For example, two researchers hold similar family data. One who has been researching Smith has a marriage to a Brown. Someone else has the database for Brown and also sees the marriage to Smith. In the Web, it is only necessary for the two databases to contain links to the appropriate place in the other. The result would be a distributed database containing the union of all the data contained in them. This is achieved without the two researchers combining their respective datasets into one that is contained in duplicate at both sites.
The advantages of linking are that each researcher can continue to explore their own area and amend and update the information under their domain of responsibility without the permission or active cooperation of the others involved. Conversely, if there was only one database with several contributors, then the normal configuration management and change control problems of a larger multi-author system rear their head.
Their are at least three different methods of making genealogical data available on the web. They are based on different philosophies and methods of organisation. More methods will develop as people experiment with the technology and as facilities become more advanced. Therefore we can say with certainty that the way we do it now is not likely to be the way it will always be done. Further, the three different methods have different ways of referring to individual records. We cannot assume that any one way is better than any other.
What does an individual reference look like? Here are some examples, extracted from GenWeb around the net:
Here we see that various methods of identifying individuals are used. Some methods use a file path and filename method of specifying the individual, where the path and name represent either the persons name or a person index. Other methods use a script to access the record and supply again either the persons name or their index. Some also use a byte offset index.
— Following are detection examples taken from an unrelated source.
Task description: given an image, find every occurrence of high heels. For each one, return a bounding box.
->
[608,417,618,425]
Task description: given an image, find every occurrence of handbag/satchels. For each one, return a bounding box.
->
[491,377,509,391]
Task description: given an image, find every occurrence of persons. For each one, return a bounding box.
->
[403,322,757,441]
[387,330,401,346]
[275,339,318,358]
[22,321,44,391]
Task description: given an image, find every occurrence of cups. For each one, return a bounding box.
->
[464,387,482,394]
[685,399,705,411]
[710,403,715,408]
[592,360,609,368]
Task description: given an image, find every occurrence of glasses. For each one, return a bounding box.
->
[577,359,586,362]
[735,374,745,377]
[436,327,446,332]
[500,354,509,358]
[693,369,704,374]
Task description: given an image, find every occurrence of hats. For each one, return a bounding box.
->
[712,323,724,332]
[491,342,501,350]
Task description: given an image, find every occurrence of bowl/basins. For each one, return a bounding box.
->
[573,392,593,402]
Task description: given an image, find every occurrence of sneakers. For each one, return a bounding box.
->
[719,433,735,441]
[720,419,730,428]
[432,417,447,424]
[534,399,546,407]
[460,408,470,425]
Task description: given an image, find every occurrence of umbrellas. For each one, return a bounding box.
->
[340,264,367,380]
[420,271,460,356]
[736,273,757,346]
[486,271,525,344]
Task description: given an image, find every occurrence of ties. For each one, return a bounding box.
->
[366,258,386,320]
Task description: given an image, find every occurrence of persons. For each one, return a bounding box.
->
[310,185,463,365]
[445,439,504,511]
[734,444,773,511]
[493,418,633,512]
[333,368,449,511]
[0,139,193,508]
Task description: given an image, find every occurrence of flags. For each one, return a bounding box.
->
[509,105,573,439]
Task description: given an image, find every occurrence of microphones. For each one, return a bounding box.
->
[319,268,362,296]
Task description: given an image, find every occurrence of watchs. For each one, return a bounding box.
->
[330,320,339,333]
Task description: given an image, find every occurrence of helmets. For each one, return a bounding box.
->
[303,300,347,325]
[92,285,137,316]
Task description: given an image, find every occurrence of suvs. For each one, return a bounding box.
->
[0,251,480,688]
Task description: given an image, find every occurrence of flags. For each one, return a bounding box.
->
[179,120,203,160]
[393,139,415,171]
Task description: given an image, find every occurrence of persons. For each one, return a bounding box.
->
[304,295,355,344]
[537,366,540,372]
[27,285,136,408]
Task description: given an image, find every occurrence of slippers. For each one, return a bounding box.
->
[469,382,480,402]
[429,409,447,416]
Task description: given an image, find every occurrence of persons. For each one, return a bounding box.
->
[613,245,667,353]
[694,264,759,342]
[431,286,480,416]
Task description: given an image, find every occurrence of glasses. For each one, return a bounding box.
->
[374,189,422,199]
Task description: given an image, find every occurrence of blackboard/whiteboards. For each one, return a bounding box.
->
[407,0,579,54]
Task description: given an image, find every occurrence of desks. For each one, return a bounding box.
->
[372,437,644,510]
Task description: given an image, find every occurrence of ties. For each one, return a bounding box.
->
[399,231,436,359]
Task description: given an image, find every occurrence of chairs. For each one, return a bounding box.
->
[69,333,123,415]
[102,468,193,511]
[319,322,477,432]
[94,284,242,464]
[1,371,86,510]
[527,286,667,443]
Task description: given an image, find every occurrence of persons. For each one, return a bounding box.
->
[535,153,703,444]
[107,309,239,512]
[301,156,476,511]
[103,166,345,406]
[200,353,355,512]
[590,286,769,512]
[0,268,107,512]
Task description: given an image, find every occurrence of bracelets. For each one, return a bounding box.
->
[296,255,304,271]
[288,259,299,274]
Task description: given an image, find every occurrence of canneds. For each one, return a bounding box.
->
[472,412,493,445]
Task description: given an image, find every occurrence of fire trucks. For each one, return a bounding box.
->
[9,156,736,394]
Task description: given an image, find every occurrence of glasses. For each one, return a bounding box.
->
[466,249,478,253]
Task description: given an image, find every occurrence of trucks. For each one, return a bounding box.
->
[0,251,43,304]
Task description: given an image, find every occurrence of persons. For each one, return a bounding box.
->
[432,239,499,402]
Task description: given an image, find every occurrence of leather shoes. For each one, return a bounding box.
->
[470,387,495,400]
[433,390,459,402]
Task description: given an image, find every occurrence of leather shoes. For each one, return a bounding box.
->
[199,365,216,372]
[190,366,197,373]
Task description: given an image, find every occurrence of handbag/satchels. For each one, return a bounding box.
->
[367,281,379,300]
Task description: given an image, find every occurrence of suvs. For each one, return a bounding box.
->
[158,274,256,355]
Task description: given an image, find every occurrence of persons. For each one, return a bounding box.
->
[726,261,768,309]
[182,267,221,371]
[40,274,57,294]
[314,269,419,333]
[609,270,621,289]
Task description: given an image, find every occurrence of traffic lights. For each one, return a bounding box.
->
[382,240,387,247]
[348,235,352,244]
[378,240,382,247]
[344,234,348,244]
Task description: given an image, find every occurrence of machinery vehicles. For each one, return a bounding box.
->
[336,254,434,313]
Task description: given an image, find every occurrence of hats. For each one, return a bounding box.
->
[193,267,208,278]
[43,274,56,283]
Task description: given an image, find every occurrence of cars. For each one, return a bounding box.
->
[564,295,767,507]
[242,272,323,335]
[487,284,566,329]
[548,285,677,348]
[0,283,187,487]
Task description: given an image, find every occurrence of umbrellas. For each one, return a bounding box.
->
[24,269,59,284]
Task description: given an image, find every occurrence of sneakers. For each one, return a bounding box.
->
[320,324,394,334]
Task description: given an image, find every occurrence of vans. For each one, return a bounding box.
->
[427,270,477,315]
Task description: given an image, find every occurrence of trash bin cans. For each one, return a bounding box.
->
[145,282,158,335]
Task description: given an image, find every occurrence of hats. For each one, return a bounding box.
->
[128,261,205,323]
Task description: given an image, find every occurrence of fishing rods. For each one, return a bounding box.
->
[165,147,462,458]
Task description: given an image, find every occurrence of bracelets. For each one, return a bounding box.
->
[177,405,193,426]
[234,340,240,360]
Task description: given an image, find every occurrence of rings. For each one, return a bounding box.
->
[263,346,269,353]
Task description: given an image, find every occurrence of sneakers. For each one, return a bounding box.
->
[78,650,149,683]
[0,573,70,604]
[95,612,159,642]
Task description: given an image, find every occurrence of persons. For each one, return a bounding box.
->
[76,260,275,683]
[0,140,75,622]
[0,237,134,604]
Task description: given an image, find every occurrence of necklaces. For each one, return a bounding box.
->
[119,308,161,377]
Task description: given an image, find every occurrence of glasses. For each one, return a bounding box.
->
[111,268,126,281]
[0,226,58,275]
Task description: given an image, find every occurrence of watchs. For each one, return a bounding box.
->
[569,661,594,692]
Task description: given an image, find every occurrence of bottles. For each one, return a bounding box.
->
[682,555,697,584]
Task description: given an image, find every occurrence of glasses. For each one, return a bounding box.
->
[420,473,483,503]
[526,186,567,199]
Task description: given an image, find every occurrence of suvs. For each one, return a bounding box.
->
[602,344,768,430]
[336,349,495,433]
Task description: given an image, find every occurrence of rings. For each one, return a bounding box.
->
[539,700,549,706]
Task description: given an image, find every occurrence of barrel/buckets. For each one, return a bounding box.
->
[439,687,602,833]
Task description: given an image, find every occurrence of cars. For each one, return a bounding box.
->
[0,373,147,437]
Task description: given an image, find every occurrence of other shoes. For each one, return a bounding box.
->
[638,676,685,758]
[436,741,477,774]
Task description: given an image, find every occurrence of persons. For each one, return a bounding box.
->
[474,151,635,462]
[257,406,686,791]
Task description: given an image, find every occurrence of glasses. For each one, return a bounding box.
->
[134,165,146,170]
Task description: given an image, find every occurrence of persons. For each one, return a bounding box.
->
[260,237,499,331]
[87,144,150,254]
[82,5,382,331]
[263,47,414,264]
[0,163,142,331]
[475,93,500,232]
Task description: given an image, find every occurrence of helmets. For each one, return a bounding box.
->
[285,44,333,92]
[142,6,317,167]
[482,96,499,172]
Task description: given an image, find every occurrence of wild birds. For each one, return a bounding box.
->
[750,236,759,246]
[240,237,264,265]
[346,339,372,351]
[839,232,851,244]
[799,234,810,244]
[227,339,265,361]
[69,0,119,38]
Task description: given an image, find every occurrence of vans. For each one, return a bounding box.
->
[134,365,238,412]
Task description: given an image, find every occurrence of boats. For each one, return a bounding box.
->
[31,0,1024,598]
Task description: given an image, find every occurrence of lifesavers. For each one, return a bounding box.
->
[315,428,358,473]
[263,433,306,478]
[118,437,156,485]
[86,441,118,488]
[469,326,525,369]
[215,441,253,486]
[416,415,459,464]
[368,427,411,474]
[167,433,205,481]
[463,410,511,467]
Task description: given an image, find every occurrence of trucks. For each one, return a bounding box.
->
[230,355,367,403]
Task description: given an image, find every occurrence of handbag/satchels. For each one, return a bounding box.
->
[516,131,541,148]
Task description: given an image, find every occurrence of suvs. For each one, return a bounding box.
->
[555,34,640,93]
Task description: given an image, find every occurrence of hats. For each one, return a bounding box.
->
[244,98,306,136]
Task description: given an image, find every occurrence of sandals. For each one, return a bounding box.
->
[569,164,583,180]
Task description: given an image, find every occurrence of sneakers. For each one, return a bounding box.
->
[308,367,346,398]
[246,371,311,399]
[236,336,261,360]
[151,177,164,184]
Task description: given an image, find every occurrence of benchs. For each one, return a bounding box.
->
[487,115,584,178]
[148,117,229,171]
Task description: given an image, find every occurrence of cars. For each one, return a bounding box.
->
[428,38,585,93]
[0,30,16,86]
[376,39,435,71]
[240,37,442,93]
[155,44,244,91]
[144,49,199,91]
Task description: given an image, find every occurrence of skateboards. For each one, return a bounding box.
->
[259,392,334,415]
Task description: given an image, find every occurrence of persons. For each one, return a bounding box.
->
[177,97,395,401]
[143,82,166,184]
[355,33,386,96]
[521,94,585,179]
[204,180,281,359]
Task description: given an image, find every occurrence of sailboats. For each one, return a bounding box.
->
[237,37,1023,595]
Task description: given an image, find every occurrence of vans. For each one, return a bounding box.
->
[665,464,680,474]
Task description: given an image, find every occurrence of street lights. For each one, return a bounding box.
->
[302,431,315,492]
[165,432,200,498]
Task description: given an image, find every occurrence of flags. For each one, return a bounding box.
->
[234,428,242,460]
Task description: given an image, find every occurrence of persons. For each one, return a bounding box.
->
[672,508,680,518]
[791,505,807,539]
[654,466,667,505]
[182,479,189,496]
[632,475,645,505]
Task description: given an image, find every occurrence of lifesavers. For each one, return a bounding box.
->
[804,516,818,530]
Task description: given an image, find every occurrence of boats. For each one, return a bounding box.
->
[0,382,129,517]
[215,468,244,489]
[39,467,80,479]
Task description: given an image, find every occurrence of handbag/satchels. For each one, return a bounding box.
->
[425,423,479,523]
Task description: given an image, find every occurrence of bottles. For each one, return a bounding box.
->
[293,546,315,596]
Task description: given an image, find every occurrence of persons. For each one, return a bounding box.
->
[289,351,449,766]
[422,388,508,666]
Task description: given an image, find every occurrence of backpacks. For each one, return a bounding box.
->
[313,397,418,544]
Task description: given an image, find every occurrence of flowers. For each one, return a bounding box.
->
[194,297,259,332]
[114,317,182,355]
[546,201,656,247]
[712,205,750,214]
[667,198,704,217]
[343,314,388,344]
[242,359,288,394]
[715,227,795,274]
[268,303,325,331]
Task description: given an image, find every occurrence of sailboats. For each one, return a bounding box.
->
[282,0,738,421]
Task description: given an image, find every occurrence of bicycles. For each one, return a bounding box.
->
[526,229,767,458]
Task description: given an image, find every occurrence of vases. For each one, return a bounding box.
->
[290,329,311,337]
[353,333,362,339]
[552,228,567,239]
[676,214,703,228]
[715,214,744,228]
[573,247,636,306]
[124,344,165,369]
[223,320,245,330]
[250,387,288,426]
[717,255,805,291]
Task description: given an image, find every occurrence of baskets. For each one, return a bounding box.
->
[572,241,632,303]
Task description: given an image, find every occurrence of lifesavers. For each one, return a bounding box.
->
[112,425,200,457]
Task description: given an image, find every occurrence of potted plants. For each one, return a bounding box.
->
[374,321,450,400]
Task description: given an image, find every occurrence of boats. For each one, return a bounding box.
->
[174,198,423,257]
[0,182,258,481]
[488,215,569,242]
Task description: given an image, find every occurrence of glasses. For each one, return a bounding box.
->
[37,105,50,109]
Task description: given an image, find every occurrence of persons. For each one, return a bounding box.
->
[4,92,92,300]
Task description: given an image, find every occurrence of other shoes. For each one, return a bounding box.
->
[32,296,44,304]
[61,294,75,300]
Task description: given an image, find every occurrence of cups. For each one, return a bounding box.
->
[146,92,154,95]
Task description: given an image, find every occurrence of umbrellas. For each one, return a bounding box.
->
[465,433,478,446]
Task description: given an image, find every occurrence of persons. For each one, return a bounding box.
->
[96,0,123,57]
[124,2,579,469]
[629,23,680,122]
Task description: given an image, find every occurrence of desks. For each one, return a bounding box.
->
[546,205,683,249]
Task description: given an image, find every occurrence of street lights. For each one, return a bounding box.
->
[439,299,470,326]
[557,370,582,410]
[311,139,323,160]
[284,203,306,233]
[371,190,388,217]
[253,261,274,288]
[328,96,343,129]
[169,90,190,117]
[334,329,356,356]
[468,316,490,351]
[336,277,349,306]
The philosophy from the point of view of the data provider contrasts with the view from the data user. The data user will save URLs pointing at interesting pieces of data in their private Bookmark or Hotlist file for later use. The idea that the data will "go away" is alien to them.
When a data provider also starts to become a data consumer, such as is the case when data sharing happens, access to the internals of a data set becomes a debating point.
Herbert Stoyan, who has a database of a large number of the German Nobility, has proposed the following model naming scheme. This is what he uses for his data:
This, of course, only works for people who have such a form of noble title. It has been suggested that this could be expanded for use with the general public at large by including a date, such as a birth date. On the surface this may seem a fine solution, but it runs aground on the same rocks that have sunk other many other attempts to use name and DOB as a universal identifier. Regular readers of comp.risks will be familiar with such an issue. For the genealogist things are even more complicated than, perhaps the Social Security office. This is because not all the details about an individual in our database are known. For many entries in my database the date of birth is not known; more than this for many of them their complete name is not known. The purpose of genealogical study is often to find out some of the missing details. To only support the access to records that are completely researched seems, in my view, to obfuscate the purpose of improving genealogical resource provision by using GenWeb in the first place.
The only unique and unchanging way I have discovered of naming individuals comes from those societies with traditional oral genealogical histories. Those are, for example, the Nordic and Icelandic sagas and the Gealic or Celtic histories. In those traditions people have names like Erik Magnusson Haraldsson Ignoldsson or Ruaidri macToirrdellbaig moicConchobaig O'Brien or Tewdwr ap Gryffydd ap Gwynedd and so on. These strings of names can continue as long as is necessary to link an individual to a unique ancestor. This may work for the male lines in these traditions but breaks down often when considering females in these Patriarchial Societies. Long strings of fornames used to make unambiguous name references are unwieldy to use and could not make a reasonable standard to adopt; even though they are often the de-facto method of referring to people in many genealogical and lineage works of reference in the English Language (such as "The complete Peerage").
If we accept that this is inevitable, we must also then consider the following corrolaries:
The problem with using names as the only means of access is one of performance. The index number is, in the short term, a much more rapid method of accessing an individual record.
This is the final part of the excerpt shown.